Одинокое облако мало-помалу увеличивалось в размерах; в конце концов я догадался, что это дымка, окутывающая круто вздымающуюся из моря гору. К полудню контуры этого скалистого острова, вид которого поразил меня как нежданный подарок, стали более отчетливыми: я увидел белое кольцо прибоя и отвесные каменные стены, а между ними, в ущельях, — редкий кустарник. Я тщетно высматривал дома или следы человеческой деятельности, и их отсутствие наполняло меня счастьем.
Только белая конусообразная башня поблескивала в солнечном свете, на одном из самых высоких зубцов. Посреди светлого и пустого простора она напоминала волшебные замки Ариосто: казалась построенной скорее духами, чем людьми.
Всю вторую половину дня мы плыли вдоль острова; часто так близко, что я, казалось, слышал удары волн, разбивающихся об утесы. Этот берег представлялся мне преддверием более прекрасного и рыцарственного мира, а шум прилива — увертюрой к чудесным приключениям. Особенно меня занимали тайны, которые, как я предполагал, скрывались по ту сторону башни, и я испытывал все большее искушение добраться до острова вплавь. Я надел на себя пробковый пояс — из тех, что висели на поручнях, — и с нетерпением ждал наступления темноты. Однако еще прежде, чем стемнело, наш курс начал все дальше отклоняться от острова, который в конце концов растворился в туманной дымке. Бенуа, которому я рассказал о своей неудаче, посмеялся надо мной и заметил, что я недооценил расстояние, а также силу прибоя.

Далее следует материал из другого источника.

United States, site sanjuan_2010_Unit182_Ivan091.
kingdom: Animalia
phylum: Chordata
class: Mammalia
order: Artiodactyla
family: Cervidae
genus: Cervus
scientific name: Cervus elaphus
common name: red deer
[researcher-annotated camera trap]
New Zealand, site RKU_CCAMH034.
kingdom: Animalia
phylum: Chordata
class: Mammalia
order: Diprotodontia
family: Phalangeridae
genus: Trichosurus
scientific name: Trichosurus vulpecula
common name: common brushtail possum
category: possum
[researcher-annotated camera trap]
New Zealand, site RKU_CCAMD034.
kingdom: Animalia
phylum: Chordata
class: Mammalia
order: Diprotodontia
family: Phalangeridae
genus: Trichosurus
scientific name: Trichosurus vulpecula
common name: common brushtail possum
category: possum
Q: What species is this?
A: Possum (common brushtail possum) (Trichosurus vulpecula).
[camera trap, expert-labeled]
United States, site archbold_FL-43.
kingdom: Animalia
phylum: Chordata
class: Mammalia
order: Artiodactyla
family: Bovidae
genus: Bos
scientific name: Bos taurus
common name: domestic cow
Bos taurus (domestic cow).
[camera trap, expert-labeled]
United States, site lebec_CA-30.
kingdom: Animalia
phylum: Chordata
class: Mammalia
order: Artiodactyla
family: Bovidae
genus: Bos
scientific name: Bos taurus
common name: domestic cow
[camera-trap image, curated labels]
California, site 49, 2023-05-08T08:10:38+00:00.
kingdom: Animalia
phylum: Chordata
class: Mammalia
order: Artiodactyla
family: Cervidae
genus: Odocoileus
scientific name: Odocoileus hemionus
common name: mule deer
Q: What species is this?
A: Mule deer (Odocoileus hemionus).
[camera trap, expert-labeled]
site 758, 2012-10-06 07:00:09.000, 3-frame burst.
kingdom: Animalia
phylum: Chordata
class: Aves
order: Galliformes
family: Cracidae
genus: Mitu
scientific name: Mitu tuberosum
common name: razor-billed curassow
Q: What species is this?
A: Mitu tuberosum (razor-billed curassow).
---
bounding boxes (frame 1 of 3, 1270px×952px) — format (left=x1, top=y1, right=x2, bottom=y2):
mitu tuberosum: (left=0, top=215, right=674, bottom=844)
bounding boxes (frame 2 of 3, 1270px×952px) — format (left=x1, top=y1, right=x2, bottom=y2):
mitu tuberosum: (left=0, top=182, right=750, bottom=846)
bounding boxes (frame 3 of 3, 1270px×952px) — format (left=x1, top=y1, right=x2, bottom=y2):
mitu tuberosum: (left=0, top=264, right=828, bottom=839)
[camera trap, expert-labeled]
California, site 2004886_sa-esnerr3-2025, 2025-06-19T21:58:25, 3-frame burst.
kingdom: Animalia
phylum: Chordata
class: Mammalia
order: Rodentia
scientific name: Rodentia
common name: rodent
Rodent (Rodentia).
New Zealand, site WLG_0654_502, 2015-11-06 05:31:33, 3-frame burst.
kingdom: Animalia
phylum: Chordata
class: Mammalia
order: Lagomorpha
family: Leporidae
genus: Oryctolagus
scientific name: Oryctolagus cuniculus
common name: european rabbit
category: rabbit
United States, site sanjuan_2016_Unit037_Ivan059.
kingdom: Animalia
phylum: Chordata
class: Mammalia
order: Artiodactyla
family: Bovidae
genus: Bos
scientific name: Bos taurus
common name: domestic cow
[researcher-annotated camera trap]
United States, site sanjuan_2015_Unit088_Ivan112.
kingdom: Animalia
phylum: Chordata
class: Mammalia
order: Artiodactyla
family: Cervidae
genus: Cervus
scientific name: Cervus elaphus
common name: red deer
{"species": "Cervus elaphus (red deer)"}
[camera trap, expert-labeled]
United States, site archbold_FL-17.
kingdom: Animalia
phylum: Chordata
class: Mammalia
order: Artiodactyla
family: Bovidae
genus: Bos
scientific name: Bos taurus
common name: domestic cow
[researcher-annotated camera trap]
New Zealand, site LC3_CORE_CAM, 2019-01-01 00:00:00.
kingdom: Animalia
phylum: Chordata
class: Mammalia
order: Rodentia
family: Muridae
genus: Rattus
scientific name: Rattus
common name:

Тогда я еще не знал, что закон повторения, определяющий столь многие ситуации в нашей жизни, через несколько лет снова приведет меня на этот остров, относящийся к Балеарскому архипелагу. Я прожил там несколько недель в небольшой гостинице, где обычно останавливались английские офицеры, возвращающиеся из Индии, — даже не догадываясь, что нахожусь по другую сторону одинокой башни. Лишь в последние дни пребывания на острове я снова узнал ее, когда, пройдя через нагретые солнцем кустарниковые заросли, поднялся на гребень. Подобное зрелище всегда вызывает у нас чувство головокружения: кажется, будто время имеет дыры, в которые мы проваливаемся, возвращаясь к своему подлинному состоянию. Ничто не трогает нас сильнее, чем воспоминание о собственных безрассудствах, и потому я не мог не подняться на верх башни (в старые времена, очевидно, служившей наблюдательным постом против мавританских пиратов). Словно в зеркале, мне тут чудесным образом открылась другая сторона, мимо которой я когда-то проплыл, так и не увидев ее. Положение, в котором мы однажды оказались, обязательно повторится: время снова и снова набрасывает на нас свою сеть.
16
Вторую ночь я тоже провел в своем закутке, на парусине. Чуть свет меня разбудил Бенуа: чтобы показать мне берег Африки.
Я поспешно шагнул к поручням; было еще темно, лишь влажный ветерок намекал на начало нового дня. Я не увидел ничего, кроме дрожащего зеленого огонька, к которому мы медленно приближались. Потом в сумерках проступили размытые контуры гор. Наконец, позади нас из моря поднялось солнце и осветило гряду могучих округлых вершин — темно-красную в его свете. У их подножья море окаймляли плоские белые дома какого-то города. Бенуа назвал его Ораном; необычное название мне понравилось. Мы пришвартовались у каменной набережной, которая полукругом охватывала гавань и на которой ожидала нашего прибытия толпа оборванных темнокожих людей.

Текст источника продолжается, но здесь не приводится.